● **About this exercise**:
Exactly the lines from the one containing "kingdom: Animalia" through the end of the listing should be written out, both ends included, and nothing more.

● **The input**:
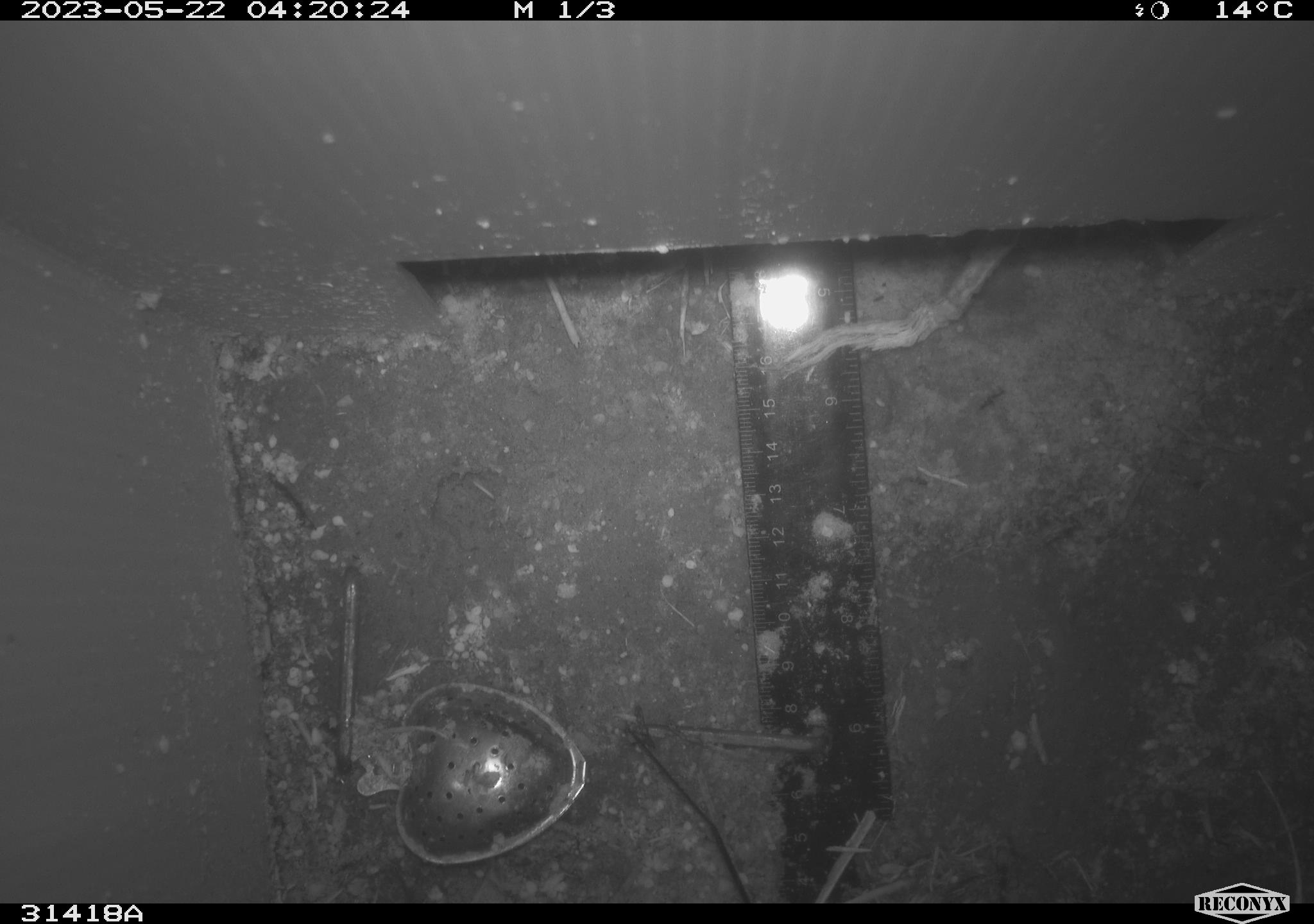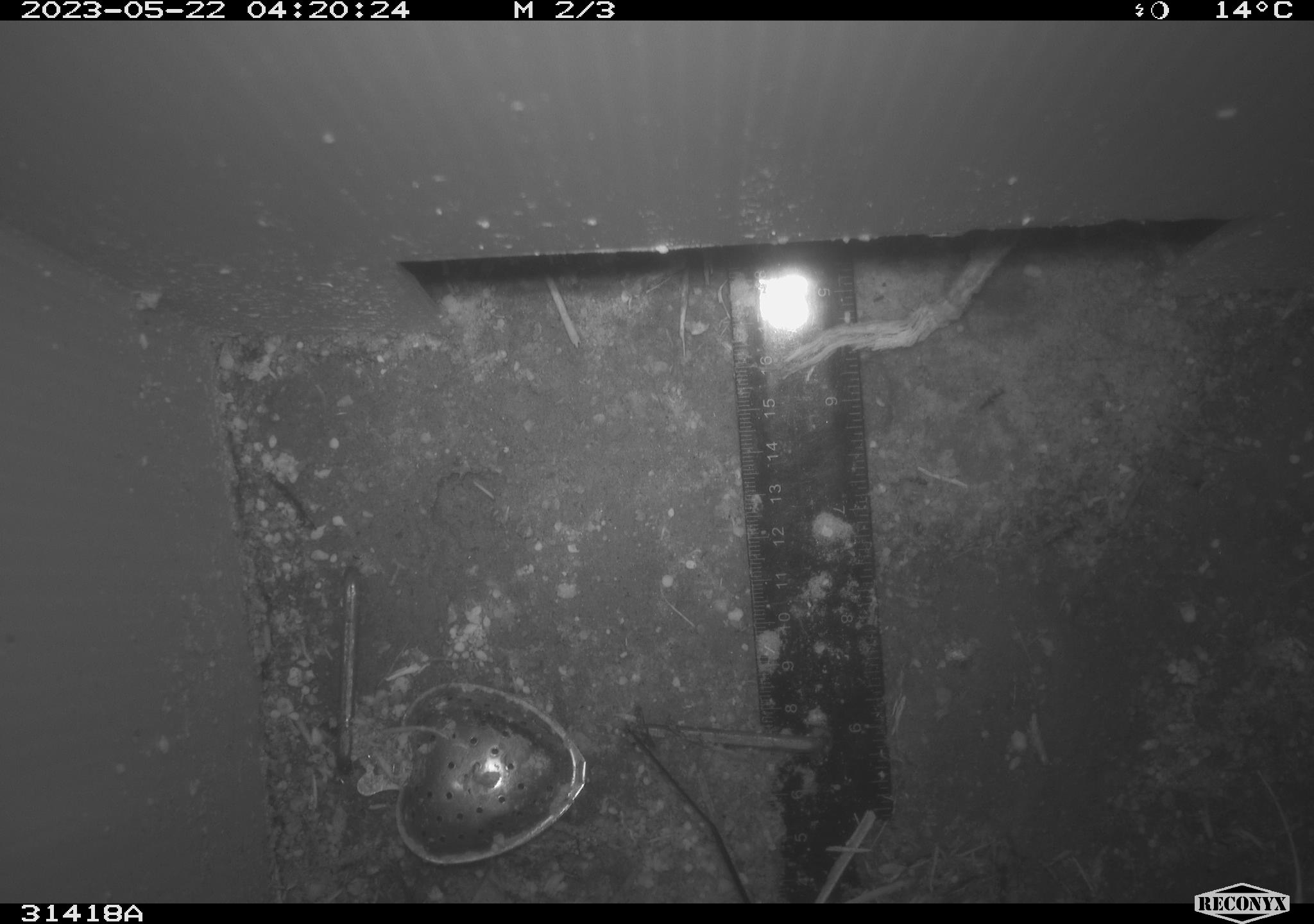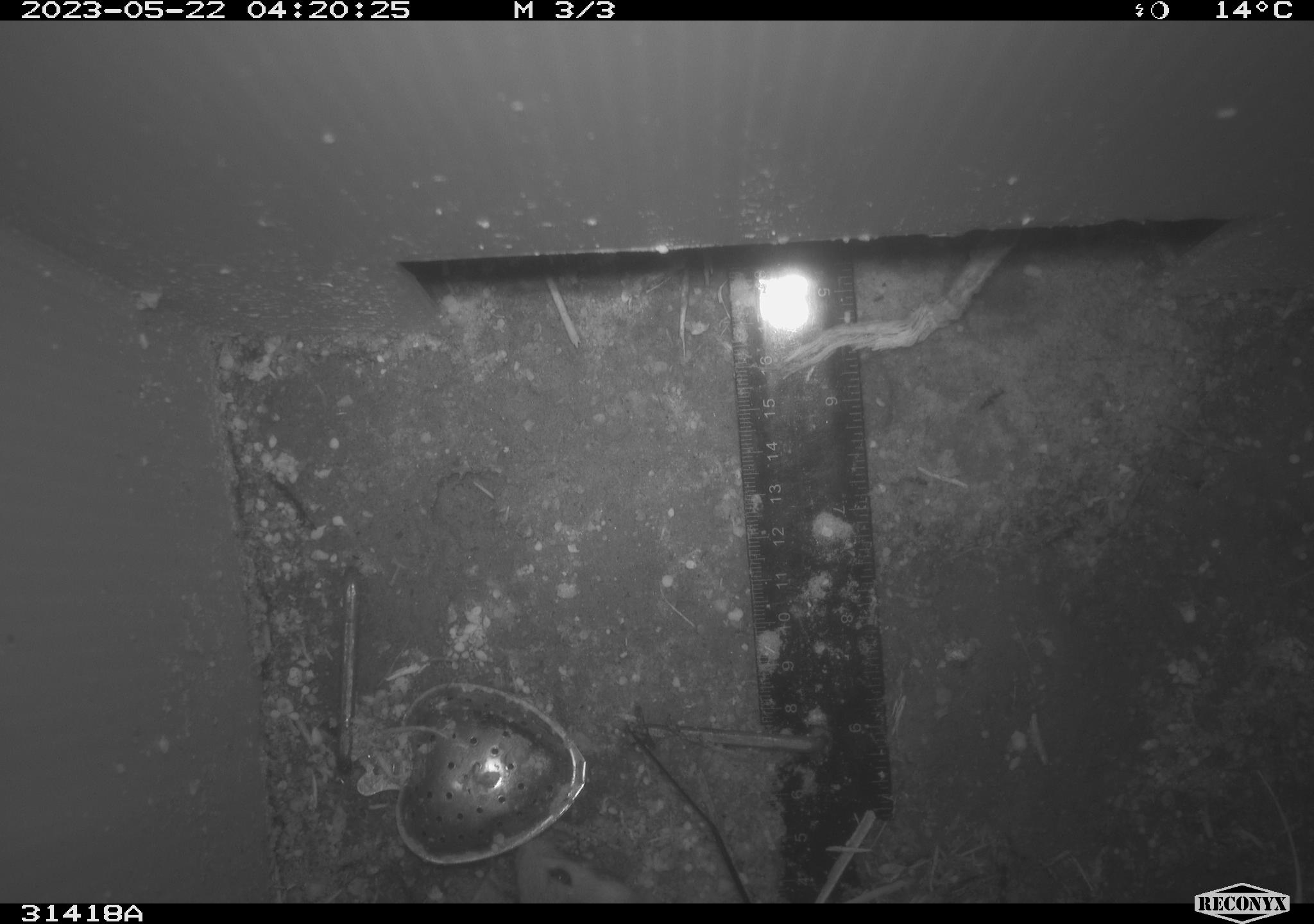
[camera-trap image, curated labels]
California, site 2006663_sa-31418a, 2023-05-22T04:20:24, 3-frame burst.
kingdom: Animalia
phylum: Chordata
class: Mammalia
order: Rodentia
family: Cricetidae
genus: Peromyscus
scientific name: Peromyscus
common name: deer mice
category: peromyscus species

● **Answer to the problem**:
kingdom: Animalia
phylum: Chordata
class: Mammalia
order: Rodentia
family: Cricetidae
genus: Peromyscus
scientific name: Peromyscus
common name: deer mice
category: peromyscus species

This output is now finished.